Africa Safari Hunt Tipping Guide

Deciding how much to tip your PH and camp staff on your safari hunt is always a delicate subject. Hopefully, our African safari hunt tipping guide will help answer your questions.

We get questions from a number of hunters wondering just how much they should tip on their African safari. It seems like every country and every outfitter in Africa has slightly different guidelines and there are several different schools of thought on tipping. For this reason, I decided to build this safari hunt tipping guide to help clear up things on the subject and enable hunters to make an educated decision on how much they should tip.

Put simply, tipping is a straightforward way to encourage excellent service. Since the hunting industry is, at its most basic level, a service industry, it is customary to leave a tip and you should factor that into your budget when planning a hunt. That being said, tipping is also 100% voluntary and the amount of your tip should reflect the level and quality of service that you received during your trip.

In addition to your Professional Hunter (PH), there are a number of other people who are vital to the success of your safari. While the exact camp staff will vary depending on the hunt, you’ll typically have a tracker or two, skinner, cook, and a couple of women who clean and do laundry in camp.

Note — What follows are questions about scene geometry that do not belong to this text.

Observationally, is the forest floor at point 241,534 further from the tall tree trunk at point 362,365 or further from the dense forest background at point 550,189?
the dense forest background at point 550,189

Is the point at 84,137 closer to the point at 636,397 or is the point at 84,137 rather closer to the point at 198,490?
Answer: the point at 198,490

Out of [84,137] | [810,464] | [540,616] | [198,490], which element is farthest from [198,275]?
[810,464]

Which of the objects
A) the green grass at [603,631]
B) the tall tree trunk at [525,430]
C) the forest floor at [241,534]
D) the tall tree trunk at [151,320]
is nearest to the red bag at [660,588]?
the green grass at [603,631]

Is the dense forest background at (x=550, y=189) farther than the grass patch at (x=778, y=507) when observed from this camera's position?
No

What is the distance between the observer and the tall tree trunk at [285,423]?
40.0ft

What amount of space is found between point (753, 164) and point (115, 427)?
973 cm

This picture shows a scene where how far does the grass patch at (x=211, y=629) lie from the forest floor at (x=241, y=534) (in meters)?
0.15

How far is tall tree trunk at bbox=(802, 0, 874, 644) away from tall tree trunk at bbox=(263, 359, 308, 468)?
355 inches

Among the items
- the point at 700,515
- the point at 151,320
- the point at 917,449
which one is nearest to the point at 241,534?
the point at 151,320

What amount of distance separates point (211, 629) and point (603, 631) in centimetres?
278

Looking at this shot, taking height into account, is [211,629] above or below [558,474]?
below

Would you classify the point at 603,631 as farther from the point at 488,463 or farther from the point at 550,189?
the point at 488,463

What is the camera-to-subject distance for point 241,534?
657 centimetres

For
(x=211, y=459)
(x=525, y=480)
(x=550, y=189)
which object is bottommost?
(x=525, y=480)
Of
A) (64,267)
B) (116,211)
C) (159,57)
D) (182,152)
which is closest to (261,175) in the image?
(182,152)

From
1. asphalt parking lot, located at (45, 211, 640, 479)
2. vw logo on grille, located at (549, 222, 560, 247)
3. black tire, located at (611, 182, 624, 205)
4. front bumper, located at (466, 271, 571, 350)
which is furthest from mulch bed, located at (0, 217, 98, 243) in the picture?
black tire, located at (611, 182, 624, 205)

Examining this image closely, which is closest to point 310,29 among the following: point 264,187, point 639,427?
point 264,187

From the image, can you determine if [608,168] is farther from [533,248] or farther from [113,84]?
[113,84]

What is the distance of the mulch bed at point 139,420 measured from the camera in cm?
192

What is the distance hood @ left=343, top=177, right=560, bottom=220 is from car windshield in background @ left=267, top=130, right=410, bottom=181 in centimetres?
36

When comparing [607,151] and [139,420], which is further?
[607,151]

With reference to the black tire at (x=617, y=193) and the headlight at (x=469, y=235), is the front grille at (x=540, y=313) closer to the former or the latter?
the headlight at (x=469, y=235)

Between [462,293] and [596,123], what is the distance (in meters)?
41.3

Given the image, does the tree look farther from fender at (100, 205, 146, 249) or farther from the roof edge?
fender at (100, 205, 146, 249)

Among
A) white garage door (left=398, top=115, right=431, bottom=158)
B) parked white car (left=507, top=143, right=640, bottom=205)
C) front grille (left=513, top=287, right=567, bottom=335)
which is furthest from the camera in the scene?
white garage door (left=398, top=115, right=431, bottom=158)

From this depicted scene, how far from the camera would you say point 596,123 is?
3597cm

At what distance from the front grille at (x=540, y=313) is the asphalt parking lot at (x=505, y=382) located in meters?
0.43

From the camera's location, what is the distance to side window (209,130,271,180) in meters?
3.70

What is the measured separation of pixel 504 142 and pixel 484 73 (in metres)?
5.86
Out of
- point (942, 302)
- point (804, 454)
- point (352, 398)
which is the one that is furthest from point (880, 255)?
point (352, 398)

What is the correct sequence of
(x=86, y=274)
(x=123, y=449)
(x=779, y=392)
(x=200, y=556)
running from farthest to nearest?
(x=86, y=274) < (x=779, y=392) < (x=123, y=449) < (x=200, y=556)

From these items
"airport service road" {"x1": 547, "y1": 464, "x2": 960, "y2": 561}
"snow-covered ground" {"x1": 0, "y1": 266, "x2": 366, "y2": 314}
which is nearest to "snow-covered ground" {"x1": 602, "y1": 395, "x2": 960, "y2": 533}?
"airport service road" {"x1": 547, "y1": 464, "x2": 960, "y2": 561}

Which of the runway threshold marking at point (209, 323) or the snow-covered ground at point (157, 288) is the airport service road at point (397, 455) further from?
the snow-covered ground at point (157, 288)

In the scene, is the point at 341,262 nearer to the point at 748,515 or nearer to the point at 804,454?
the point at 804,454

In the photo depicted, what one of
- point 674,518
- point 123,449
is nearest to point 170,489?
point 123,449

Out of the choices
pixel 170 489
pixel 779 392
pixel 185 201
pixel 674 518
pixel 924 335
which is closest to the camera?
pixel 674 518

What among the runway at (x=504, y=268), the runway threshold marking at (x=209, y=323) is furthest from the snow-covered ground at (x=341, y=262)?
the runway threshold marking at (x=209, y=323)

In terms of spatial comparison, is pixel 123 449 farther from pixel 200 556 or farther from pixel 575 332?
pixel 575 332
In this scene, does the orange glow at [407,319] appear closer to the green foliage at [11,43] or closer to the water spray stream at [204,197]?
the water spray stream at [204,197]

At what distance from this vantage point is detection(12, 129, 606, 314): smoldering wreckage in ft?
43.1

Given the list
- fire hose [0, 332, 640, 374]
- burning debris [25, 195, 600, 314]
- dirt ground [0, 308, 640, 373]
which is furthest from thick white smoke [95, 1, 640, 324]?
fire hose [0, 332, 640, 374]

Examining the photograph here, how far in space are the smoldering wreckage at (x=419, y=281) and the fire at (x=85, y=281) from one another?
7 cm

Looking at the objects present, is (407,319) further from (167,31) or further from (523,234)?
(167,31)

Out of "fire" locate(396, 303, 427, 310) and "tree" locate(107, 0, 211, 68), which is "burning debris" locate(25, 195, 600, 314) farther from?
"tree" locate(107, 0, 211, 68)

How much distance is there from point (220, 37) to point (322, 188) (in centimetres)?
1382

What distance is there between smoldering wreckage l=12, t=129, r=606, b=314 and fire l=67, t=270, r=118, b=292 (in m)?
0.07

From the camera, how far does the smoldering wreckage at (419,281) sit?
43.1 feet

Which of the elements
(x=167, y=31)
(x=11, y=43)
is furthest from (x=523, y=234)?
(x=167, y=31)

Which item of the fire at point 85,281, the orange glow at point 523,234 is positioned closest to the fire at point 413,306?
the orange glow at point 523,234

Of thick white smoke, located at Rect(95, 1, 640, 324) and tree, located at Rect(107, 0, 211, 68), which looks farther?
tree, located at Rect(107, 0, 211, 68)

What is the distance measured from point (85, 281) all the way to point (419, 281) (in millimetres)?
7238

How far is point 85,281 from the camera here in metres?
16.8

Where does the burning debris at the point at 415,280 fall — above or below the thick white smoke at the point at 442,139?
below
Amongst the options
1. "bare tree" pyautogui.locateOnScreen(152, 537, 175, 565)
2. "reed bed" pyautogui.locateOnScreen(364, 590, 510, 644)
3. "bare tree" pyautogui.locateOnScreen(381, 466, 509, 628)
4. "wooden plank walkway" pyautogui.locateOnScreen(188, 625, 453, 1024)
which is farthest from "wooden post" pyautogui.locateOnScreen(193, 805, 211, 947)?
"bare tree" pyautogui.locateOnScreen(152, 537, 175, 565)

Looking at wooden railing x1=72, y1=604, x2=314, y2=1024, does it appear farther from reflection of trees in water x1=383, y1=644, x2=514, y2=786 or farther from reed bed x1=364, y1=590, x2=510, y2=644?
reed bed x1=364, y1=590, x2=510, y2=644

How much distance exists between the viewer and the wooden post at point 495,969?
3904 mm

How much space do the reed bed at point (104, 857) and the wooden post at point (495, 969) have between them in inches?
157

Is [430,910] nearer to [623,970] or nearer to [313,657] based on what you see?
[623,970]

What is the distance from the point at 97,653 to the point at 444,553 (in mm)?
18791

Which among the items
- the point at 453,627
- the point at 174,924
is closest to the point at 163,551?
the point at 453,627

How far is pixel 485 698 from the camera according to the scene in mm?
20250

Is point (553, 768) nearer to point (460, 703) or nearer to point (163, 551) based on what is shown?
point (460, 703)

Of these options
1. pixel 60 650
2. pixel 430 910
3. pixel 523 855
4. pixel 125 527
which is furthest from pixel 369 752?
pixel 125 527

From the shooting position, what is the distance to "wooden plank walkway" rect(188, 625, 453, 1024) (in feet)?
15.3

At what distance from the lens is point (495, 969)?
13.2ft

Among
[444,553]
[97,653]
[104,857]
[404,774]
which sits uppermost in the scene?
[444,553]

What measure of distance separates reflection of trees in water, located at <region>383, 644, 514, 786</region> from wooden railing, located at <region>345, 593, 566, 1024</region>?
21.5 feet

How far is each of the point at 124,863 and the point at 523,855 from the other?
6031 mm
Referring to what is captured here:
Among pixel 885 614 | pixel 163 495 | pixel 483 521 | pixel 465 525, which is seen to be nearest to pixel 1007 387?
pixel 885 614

Just because you may not have regular contact with some of these people on your hunt does not mean their contributions are unimportant, so don’t forget to tip them.

As a general guideline, we recommend tipping your PH a percentage of the total hunt cost (trophy fees and daily rates) using a sliding scale according to the level of service you feel you received with a 5% gratuity at the low end and a 10% gratuity at the high end.  $5-10 per person, per day is a good guideline for tipping camp staff, with trackers normally getting a slightly larger tip than the rest.

Keep in mind though that these are guidelines and you should not feel pressured to give a tip that you do not feel comfortable with. Additionally, you are of course welcome to tip more or less depending on the level of service that you receive and effort put forth by the staff. It is also perfectly fine to give a more generous tip a particular member of the staff if he or she really displays an especially good attitude and a willingness to go the extra mile to make sure you have a good hunt.

Since you are tipping your PH and the camp staff in recognition for their service, we recommend giving your tip directly to each person at the end of the hunt. In addition to your tip, a smile, a handshake, and a few kind words go a long way towards recognizing a person for doing a great job. Finally, it is perfectly fine to tip in either the local currency or in US Dollars.